And you will get the expected output.
With the width 12 and the height 4 you have the area 48
If you have a value that never changes, you should use a constant instead of a variable. Here’s an example with the constant of PI.
program Constants;
const pi = 3.14;
var radius, area : real;
begin
radius := 5.0;
area := radius * radius * pi;
Write('With the radius ');
Write(radius:1:0);
Write(' we have the area ');
Writeln(area:6:2);
end.
- The strange notation is formatting. It means that we should use 1 space for the number and display 0 decimals.
- The same way this means, use 6 spaces for the number with 2 decimals.
The expected output is
With the radius 5 we have the area 78.50
Read input from user
You easily read input from user with Readln.
program ShoeSize;
var name : string;
var size : real;
begin
Write('What is your name: ');
Readln(name);
Write('What is your shoe size: ');
Readln(size);
Write('Hello '); Write(name);
Write(', your shoesize is '); Writeln(size:3:1);
end.
And the output looks like this. Yellow markings are input done by the user.
What is your name: Mikael What is your shoe size: 41.5 Hello Mikael, your shoesize is 41.5
Control flow
Time to take a look at if-then-else and looping constructs in Pascal.
program GuessTheNumber;
const Max = 1000;
var number, guess, guesses : integer;
begin
Writeln('The number is between 1-1000.');
(* Initialize variables *)
number := Random(Max) + 1;
guess := -1;
guesses := 0;
while guess <> number do begin
Write('Guess the number: ');
Readln(guess);
if guess > number then
Writeln('Your guess was too high')

§ **What you have to do**
Summarize the Pascal tutorial excerpt in two sentences.

Picture-based spatial questions:
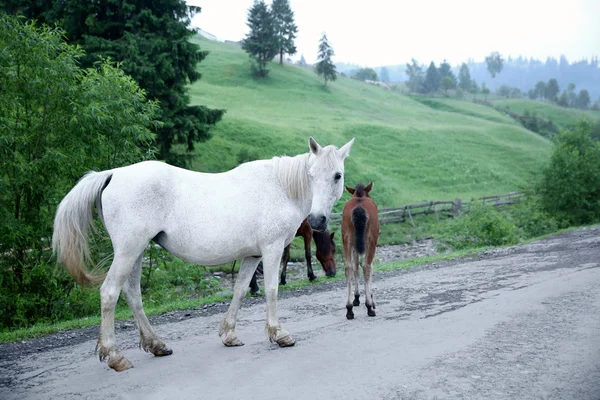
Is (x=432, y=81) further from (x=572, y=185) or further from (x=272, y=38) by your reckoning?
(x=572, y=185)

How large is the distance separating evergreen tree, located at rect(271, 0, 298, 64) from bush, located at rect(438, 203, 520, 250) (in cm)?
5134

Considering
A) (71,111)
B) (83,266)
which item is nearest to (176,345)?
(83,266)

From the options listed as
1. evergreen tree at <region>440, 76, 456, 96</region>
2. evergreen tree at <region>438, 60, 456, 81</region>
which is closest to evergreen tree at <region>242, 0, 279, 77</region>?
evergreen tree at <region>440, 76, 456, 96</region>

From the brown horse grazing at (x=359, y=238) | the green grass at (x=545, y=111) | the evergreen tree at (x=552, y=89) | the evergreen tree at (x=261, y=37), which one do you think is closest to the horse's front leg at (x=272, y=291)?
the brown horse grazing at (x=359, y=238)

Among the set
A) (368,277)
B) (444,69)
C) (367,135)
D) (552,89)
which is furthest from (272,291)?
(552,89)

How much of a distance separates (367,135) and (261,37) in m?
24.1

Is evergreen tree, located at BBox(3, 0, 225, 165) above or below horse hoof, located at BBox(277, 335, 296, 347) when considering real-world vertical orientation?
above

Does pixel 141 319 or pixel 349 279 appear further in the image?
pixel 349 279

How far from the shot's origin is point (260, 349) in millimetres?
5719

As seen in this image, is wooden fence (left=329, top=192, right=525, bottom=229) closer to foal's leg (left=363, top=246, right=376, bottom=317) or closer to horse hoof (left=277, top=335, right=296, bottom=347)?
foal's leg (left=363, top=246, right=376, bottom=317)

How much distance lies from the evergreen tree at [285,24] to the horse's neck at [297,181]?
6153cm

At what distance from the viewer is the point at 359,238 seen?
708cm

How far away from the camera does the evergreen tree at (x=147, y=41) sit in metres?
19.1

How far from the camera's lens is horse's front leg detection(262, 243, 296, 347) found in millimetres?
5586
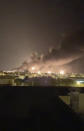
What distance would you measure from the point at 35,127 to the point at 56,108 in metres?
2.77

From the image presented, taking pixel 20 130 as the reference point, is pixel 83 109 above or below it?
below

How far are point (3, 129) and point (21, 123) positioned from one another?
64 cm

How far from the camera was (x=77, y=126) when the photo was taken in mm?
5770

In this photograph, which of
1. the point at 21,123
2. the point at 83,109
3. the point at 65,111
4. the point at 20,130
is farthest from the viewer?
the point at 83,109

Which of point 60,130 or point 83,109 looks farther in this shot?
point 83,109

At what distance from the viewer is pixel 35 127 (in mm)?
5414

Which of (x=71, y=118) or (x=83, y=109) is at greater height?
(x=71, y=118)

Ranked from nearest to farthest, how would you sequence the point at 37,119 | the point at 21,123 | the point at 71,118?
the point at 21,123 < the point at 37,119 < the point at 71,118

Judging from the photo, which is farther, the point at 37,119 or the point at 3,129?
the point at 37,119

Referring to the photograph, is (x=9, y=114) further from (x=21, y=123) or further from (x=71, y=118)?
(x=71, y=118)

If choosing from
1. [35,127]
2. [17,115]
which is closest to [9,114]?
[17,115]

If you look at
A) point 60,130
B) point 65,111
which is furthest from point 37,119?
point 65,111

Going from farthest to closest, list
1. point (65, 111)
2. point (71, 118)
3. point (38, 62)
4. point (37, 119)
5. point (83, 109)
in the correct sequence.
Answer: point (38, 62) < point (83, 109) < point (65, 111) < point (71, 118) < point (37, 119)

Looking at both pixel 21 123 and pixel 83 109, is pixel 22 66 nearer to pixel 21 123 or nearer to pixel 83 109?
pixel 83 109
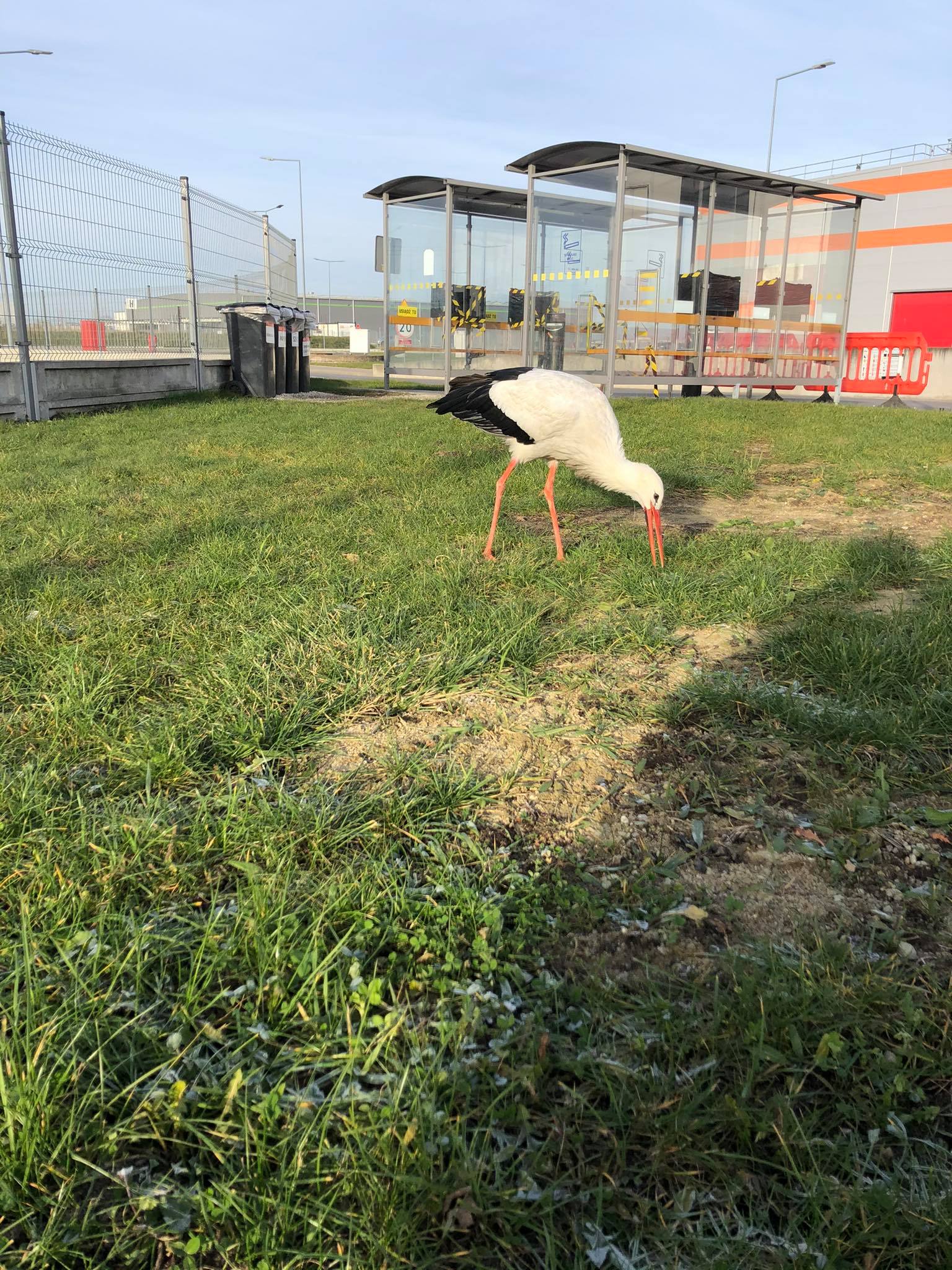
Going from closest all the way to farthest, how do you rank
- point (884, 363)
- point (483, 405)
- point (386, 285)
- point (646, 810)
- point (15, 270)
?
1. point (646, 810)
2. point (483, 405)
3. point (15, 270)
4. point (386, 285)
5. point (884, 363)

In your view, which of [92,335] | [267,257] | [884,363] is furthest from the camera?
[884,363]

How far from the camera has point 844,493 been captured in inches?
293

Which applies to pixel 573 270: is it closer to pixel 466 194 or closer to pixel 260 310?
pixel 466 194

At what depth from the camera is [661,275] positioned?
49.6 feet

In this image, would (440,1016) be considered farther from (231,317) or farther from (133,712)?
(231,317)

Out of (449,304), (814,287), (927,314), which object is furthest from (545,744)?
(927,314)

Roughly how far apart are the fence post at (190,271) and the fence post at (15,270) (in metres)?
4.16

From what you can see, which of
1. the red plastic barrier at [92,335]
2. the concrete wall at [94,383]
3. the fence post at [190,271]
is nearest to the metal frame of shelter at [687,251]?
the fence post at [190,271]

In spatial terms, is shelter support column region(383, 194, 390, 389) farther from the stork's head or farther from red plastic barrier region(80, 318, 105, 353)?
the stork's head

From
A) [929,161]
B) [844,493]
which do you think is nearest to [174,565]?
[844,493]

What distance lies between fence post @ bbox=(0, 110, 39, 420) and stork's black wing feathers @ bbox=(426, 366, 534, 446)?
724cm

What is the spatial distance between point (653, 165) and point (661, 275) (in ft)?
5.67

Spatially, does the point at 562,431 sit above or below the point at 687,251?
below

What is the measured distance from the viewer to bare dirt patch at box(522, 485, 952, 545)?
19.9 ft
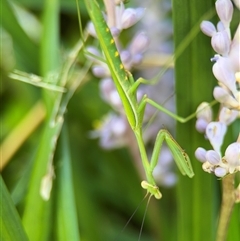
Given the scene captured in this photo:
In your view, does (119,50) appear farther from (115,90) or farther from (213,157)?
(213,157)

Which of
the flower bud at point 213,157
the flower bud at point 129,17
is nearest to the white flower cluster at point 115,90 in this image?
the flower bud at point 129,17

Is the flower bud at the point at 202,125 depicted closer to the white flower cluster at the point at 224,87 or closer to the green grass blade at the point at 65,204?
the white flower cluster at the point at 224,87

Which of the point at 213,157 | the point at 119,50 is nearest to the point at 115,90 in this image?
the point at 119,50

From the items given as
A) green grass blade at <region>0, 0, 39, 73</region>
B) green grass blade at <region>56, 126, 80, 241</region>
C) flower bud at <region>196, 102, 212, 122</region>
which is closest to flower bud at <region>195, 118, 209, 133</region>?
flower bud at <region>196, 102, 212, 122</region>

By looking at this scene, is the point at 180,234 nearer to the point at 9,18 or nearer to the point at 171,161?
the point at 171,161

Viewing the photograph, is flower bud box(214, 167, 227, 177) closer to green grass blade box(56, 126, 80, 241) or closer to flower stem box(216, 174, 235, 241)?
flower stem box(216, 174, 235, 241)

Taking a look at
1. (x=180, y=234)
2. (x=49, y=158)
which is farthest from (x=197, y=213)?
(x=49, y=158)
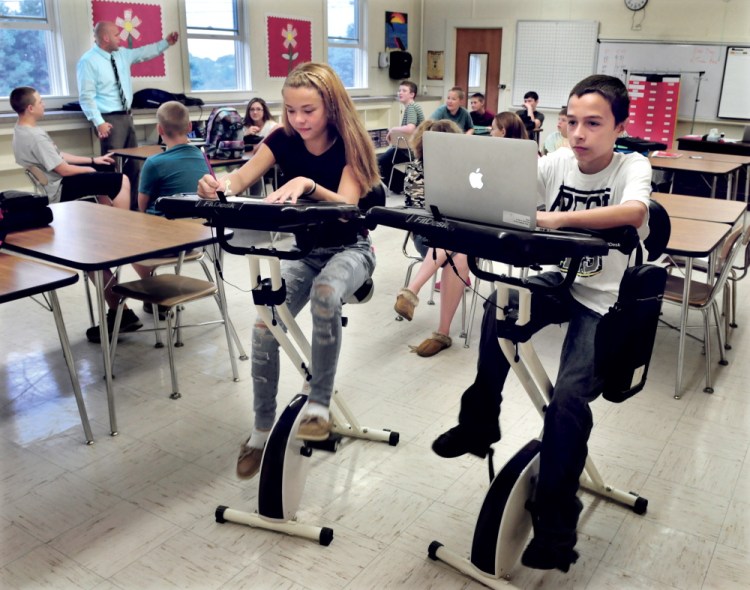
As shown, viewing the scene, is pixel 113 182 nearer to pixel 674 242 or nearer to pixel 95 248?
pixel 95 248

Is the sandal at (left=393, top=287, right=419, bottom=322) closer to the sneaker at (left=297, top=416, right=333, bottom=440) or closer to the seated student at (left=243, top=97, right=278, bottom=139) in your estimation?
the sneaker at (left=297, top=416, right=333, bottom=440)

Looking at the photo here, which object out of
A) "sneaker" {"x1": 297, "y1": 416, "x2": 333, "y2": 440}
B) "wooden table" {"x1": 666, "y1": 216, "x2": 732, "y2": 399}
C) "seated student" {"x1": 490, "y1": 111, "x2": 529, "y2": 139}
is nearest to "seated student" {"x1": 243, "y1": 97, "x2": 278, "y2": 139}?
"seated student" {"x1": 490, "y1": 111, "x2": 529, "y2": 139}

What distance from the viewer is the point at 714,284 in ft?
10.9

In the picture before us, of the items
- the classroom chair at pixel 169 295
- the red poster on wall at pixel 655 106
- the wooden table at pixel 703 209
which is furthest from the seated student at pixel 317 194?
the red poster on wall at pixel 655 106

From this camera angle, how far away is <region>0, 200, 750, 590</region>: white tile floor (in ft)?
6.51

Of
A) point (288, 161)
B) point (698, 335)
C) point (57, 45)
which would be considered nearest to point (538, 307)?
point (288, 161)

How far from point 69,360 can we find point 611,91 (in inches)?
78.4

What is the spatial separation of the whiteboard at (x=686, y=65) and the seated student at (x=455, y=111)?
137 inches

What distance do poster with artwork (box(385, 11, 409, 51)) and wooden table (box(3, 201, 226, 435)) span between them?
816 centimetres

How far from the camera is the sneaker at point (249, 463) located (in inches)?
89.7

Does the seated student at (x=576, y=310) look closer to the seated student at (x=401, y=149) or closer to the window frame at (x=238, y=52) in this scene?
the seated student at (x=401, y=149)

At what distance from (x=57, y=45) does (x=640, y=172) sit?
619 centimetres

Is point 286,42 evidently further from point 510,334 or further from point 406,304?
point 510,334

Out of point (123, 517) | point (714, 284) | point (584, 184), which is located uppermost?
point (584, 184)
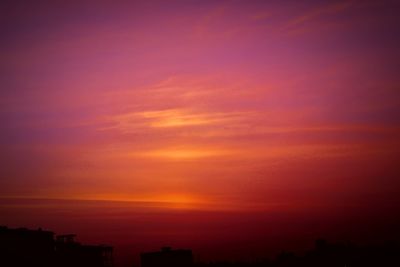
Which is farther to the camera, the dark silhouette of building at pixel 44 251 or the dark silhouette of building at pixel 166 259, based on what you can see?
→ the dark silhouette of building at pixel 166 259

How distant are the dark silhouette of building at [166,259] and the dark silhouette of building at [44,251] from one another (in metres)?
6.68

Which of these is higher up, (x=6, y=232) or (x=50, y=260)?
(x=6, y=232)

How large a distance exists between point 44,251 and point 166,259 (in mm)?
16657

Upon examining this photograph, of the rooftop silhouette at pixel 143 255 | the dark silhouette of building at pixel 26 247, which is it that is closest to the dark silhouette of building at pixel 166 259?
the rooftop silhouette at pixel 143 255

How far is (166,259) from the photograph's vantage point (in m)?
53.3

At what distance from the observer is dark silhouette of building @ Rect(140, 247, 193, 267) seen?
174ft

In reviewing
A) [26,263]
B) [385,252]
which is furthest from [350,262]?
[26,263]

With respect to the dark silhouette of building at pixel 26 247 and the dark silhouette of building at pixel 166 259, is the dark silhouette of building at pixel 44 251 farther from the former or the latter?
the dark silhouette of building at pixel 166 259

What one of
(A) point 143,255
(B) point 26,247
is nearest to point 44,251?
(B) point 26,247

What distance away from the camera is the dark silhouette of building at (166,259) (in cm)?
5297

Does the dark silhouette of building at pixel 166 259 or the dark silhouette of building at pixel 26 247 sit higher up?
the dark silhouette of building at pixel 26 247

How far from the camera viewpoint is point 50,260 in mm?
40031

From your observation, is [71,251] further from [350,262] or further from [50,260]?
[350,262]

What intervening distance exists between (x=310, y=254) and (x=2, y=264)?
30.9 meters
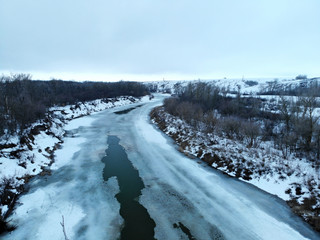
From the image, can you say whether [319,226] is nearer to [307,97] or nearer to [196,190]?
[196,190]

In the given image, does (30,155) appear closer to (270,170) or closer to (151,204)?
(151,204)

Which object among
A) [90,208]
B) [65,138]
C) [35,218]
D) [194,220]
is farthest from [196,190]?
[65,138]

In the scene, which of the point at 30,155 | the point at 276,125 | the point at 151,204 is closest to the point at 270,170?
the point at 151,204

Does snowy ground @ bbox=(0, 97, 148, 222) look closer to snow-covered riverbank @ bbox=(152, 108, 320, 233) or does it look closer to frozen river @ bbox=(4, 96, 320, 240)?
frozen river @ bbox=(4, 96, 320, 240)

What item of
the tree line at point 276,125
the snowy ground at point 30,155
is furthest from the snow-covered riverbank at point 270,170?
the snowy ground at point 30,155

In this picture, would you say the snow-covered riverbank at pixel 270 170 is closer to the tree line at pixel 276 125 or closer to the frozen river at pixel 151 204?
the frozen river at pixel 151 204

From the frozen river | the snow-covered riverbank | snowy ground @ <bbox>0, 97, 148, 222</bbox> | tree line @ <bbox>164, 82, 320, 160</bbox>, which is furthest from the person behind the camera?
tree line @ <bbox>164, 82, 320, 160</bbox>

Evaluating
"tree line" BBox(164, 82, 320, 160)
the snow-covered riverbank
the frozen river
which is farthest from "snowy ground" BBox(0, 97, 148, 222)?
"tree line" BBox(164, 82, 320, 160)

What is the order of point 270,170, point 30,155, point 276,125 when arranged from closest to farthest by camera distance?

§ **The completed task**
The Pascal tutorial excerpt advises using a constant instead of a variable for a value that never changes, showing a program that computes an area from a radius and the constant pi and explaining the notation that formats the printed numbers. It then demonstrates reading user input with Readln in a program that asks for a name and shoe size, and begins a look at if-then-else and looping constructs with a number-guessing program.